Zugute gehalten wird dem 1962 geborenen Lehrer von seinen Kollegen an der Schule offensichtlich, dass er erst zu Beginn der 1990er Jahre nach Deutschland gekommen sei und demzufolge über die Strukturen in Deutschland natürlich nicht so gut Bescheid wissen konnte. Nun kam er allerdings nicht aus irgendeinem Ausland, sondern aus Argentinien. Er sei in Buenos Aires geboren, erfahren wir von einem Kollegen, und dort auf eine deutsch-argentinische Schule gegangen. Dass man die Strukturen im Hinblick auf das "Deutschtum" in Argentinien auch kritisch sehen kann, wird an einer deutschen Schule in Bariloche sichtbar, denn just an dieser deutschen Schule war bis 1994 kein geringerer als Erich Priebke Schul-Vorstandsvorsitzender, ein ehemaliger Angehöriger der Waffen-SS, der 1994 in diesem Ort von den Behörden aufgespürt und nach Italien ausgeliefert wurde. Dort wurde er wegen der Massenerschießung italienischer Partisanen im Jahre 1945 gesucht. Dieser Mann genoss offensichtlich an diesem Ort eine hohe Reputation. In einer WDR-Dokumentation des argentinischen Filmemachers Carlos Echeverría, eines ehemaligen Schülers dieser Schule, wird durch zahlreiche Hintergrundinformationen zum Thema Argentinien und der dortigen deutschen Gemeinschaften ziemlich schnell deutlich, dass man nicht nur an diesem Ort, sondern in ganz Argentinien sehr wohl über die Aktivitäten der Altvorderen Bescheid gewusst haben dürfte.

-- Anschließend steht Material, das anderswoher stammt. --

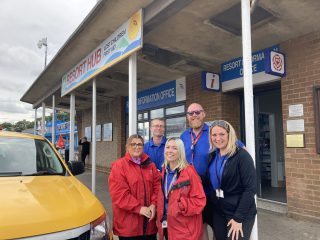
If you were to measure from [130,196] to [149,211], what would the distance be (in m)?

Laut einer Elterninformation der Mindener Schule vom Wochenende, in der noch einmal klargestellt wurde, dass man dem Pädagogen einstimmig das Vertrauen ausgesprochen habe, war der Lehrer bis zu den Sommerferien freigestellt worden.
Am gestrigen Mittwoch nun gab es an der Mindener Schule eine Veranstaltung, zu der von der Schule zwei Fachleute des oben genannten "Mobilen Beratungsdienst gegen Rechtsextremismus" eingeladen worden waren, die die Schulgemeinschaft über die Ergebnisse ihrer Recherchen und ihre Einschätzung der Aussagen des Lehrers gegenüber der Schule informierten. In ihrem Bericht hatten sie explizit darauf hingewiesen, dass "die Organisations- und Publikationszusammenhänge (...) in denen S. auftritt, (...) ganz eindeutig für Rassismus, Antisemitismus, Demokratiefeindlichkeit und NS-Akklamation (stehen). Es handelt sich insgesamt um Gruppen und Vereinigungen mit vergleichsweise starken Zugangsbeschränkungen; es ist nicht so ohne Weiteres möglich, sich in derartige Szenen zu integrieren. Es wäre daher höchst ungewöhnlich, wenn ein erwachsener Mensch 'zufällig' oder 'unbewusst' in derartige Kreise gerät, dort ohne inhaltliche Übereinstimmungen oder zumindest starke Affinitäten viele Jahre lang verbleibt sowie publizistisch wirkt und organisatorische Funktionen einnimmt."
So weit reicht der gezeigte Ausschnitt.